Breast cancer is the most common cancer in the UK and a leading cause of death in women with approximately 55,000 women a year diagnosed with the disease. Of these around 11,400 will die from the disease. To try and combat the disease, every year nearly 2 million women in England are screened in the National Health Service Breast Screening Programme (NHSBSP).
It is estimated that only about 1 in 6 women who are at high-risk of breast cancer have been identified by attending Family History, Risk and Prevention (FHRP) Clinics. If more high-risk women could be identified there may be fewer breast cancers due to chemoprevention, and a reduced number of deaths by detecting more breast cancers at an earlier and more treatable stage.
Prof. Gareth Evans approached Research IT to develop a system that collects information on risk factors such as mammographic density and self-reported information on family history and hormone-related factors via questionnaire. Risk estimation can be offered in real-time to women invited for breast screening via an online web system to allow consent and self-report measures to be provided. All women are invited to have a discussion about their risk. Those who are identified as high or moderate risk who meet certain criteria are then referred to the FHRPC to discuss their options. The criteria are also determined by age so not all moderate/high risk women will be referred.
The software produced by Andrew connected all the data collection tools such as the imaging machines and survey tools, and provided a method of monitoring the progress of a patient through the prediction process. The software also produced the final risk letter to the patient and GP at the end of the process, so involved managing sensitive data in consultation with the Trust’s Information Governance office.
Although there were already two software developers already on the project, their software didn’t talk to each other and didn’t perform all the functions that were needed. The project team needed someone with software development skills to remedy this and initially approached the Health eResearch Centre (HeRC) who in turn asked Research IT.
Andrew designed and developed the applications that provided an interface to their software and recorded the data being transmitted from them. The software he wrote was a suite of applications including a web application and several small batch service applications. This required a lot of technical liaison to make sure the correct information was being sent between the 3 systems at the right time and make pragmatic decisions (with the researchers) about when to spend time automating a process or just making it a manual process. Andrew wrote a specification that all parties could agree to and wrote the software himself.

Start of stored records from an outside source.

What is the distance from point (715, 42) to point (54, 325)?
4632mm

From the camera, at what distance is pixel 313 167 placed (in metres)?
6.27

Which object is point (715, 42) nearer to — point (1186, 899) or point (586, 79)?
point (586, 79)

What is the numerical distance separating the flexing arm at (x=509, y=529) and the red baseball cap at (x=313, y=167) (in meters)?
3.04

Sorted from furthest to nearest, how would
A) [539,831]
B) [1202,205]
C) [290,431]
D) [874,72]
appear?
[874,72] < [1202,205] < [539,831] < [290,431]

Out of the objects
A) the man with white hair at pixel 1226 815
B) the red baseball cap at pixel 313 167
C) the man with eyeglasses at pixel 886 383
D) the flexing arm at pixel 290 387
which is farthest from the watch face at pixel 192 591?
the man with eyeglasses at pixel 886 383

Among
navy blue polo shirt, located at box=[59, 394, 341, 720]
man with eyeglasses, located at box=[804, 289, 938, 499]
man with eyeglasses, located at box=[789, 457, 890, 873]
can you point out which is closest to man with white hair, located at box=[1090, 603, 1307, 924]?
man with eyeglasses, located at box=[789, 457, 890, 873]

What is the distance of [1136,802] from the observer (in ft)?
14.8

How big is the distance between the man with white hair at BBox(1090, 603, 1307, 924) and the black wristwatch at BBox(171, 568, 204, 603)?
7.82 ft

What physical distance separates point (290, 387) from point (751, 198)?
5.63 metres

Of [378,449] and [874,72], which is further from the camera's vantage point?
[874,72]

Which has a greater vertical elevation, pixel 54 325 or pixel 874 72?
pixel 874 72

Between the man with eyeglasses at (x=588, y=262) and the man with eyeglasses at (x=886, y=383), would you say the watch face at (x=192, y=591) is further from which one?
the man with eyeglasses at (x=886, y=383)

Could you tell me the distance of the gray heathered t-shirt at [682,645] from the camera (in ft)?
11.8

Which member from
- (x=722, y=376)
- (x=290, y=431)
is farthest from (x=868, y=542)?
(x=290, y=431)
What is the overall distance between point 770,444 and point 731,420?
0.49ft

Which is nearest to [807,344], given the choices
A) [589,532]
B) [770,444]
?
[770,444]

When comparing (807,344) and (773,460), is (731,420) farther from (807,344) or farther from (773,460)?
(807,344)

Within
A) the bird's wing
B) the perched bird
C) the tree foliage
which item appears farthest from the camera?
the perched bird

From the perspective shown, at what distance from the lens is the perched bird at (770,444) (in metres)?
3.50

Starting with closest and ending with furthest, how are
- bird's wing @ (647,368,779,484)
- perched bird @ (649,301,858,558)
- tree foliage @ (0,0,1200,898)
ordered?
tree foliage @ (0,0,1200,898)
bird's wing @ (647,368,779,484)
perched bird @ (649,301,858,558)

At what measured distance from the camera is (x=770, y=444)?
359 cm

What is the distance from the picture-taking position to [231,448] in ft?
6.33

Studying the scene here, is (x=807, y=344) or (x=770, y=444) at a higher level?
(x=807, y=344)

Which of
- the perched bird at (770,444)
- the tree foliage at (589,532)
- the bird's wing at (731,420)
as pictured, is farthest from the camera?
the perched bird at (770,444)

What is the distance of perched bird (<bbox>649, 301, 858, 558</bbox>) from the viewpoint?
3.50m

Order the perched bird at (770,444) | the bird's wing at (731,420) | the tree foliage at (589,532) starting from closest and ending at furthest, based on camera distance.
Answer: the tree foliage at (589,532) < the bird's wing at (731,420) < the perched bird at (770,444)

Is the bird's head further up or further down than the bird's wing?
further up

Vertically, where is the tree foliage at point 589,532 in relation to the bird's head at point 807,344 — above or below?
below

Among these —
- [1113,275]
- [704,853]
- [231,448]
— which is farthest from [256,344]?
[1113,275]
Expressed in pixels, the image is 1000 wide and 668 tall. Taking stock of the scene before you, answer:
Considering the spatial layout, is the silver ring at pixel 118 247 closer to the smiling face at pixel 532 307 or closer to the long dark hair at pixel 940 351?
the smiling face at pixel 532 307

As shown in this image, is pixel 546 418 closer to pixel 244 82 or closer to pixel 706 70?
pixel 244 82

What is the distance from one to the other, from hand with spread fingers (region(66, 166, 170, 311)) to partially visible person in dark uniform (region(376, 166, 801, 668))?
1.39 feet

Andrew also led the testing phase, liaising with the other companies involved to ensure the software was fully integrated and worked together. He trained the researchers and administration staff in the use of the software, also writing a user guide and other FAQs, and providing ‘translation’ between the technical staff at the other software companies and the research team.
Since the initial development phase has been completed he has been available to make small changes (as research is never static!) and provide support such as access management and user queries.
Sarah Sampson explained “As the Programme Coordinator on this project, it has been a pleasure working alongside Andrew. The software that he developed is user-friendly and successfully meets the ever changing demands of the research. I have consistently found Andrew to be approachable and diligent, always making time to effectively communicate technical information in an easy-to-understand form in order to resolve any issues that arise. Thank you Andrew for all your hard work!”.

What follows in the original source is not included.